Contour Plot: Provides a top-down view with level curves of constant utility. The dashed circles represent the monogamy constraint boundary for different values of $e_3$.

Valid Region Plot: Displays the allowed region in entanglement space—a unit sphere in $N$ dimensions.

Sensitivity Analysis

The sensitivity analysis varies the weight of one party (Party 2) from 0.5× to 2× its original value. This reveals how the optimal distribution adapts to changing priorities.
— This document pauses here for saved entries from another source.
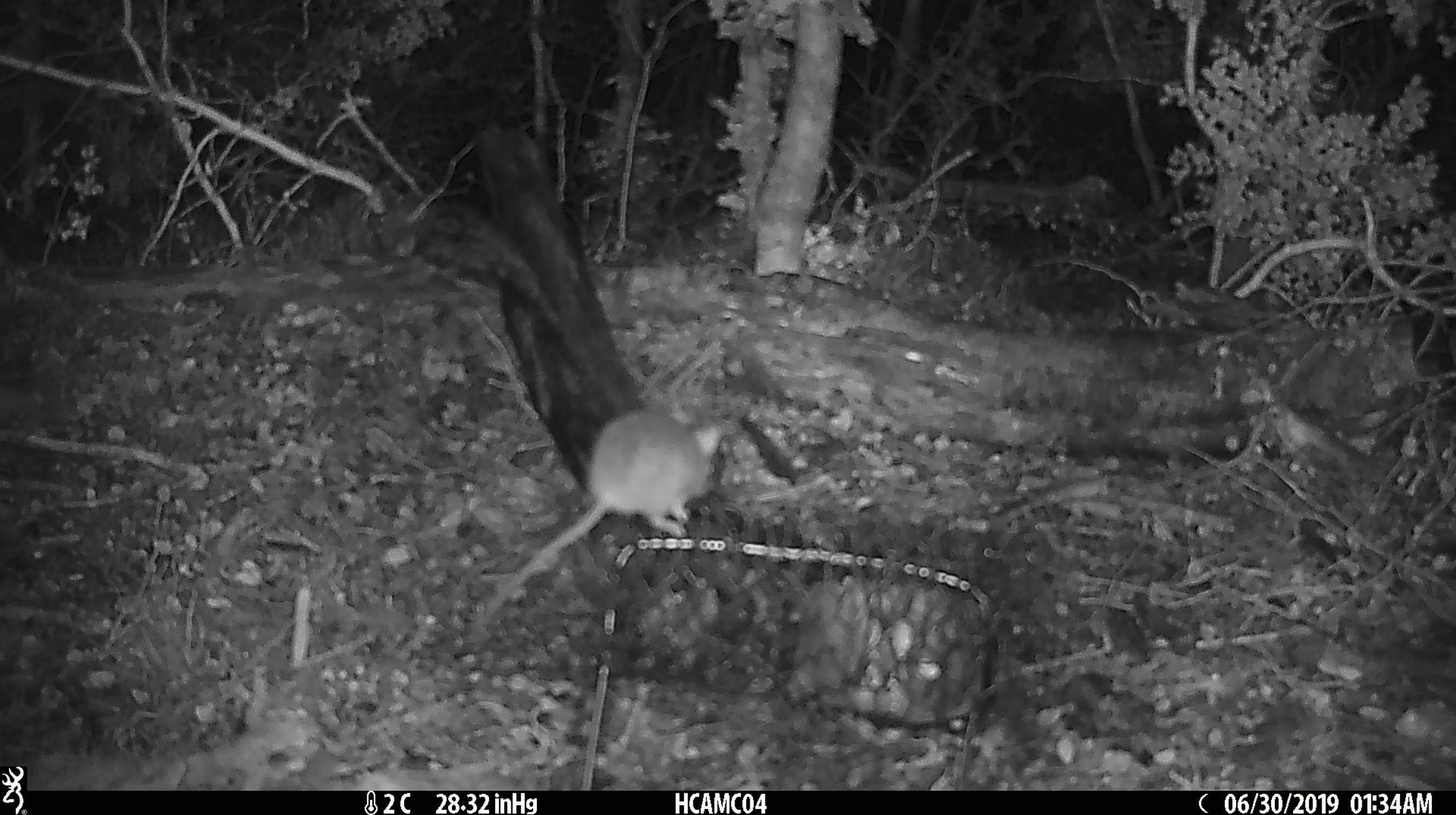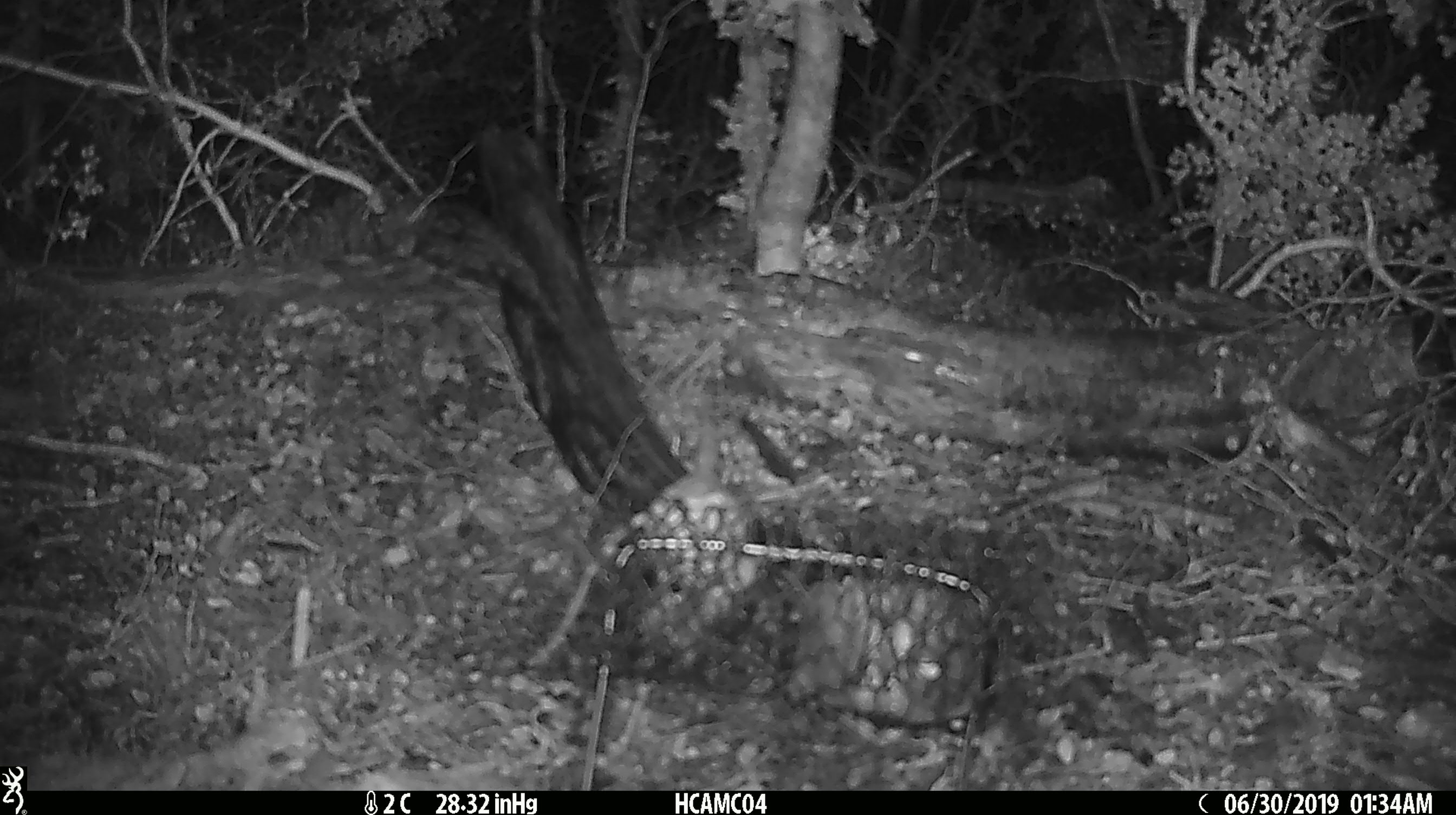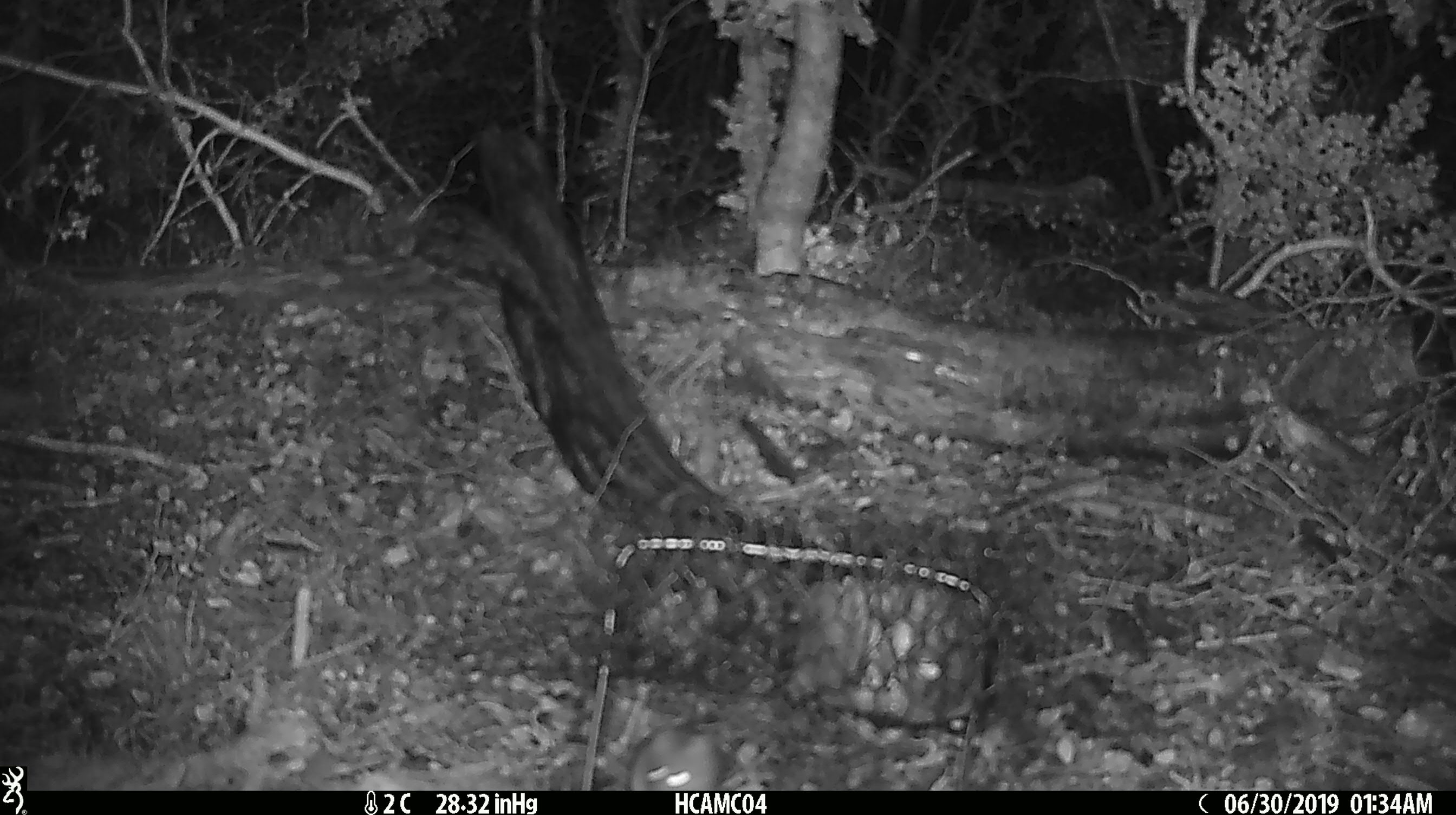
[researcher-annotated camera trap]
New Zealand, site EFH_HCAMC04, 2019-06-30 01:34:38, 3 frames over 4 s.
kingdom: Animalia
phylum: Chordata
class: Mammalia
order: Rodentia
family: Muridae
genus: Mus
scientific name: Mus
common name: mouse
When a party becomes more important, it receives more entanglement, but the allocation to other parties also adjusts to maintain the monogamy constraint.

Performance Optimization

The code is optimized for Google Colab execution:

  • Uses vectorized NumPy operations
  • Employs efficient scipy optimizers
  • Limits resolution for 3D plots to balance quality and speed
  • Differential Evolution is limited to 300 iterations for reasonable runtime

Key Insights

The optimization reveals several important properties:

  1. Proportional but Non-Linear: Higher-weighted parties receive more entanglement, but not in direct proportion due to the square root in the utility function and the quadratic monogamy constraint.

  2. Constraint Saturation: The optimal solution typically saturates the monogamy constraint ($\sum e_i^2 = 1$), meaning all available entanglement is utilized.

  3. Trade-offs: Increasing one party’s entanglement necessarily decreases others’, demonstrating the fundamental trade-off imposed by monogamy.

  4. Diminishing Returns: The $\sqrt{e_i}$ utility function ensures that spreading entanglement among multiple parties is often better than concentrating it on one.

This optimization framework has practical applications in quantum communication networks, where a central quantum repeater must distribute entanglement to multiple nodes, and in quantum computing, where qubits must be strategically entangled to maximize computational advantage.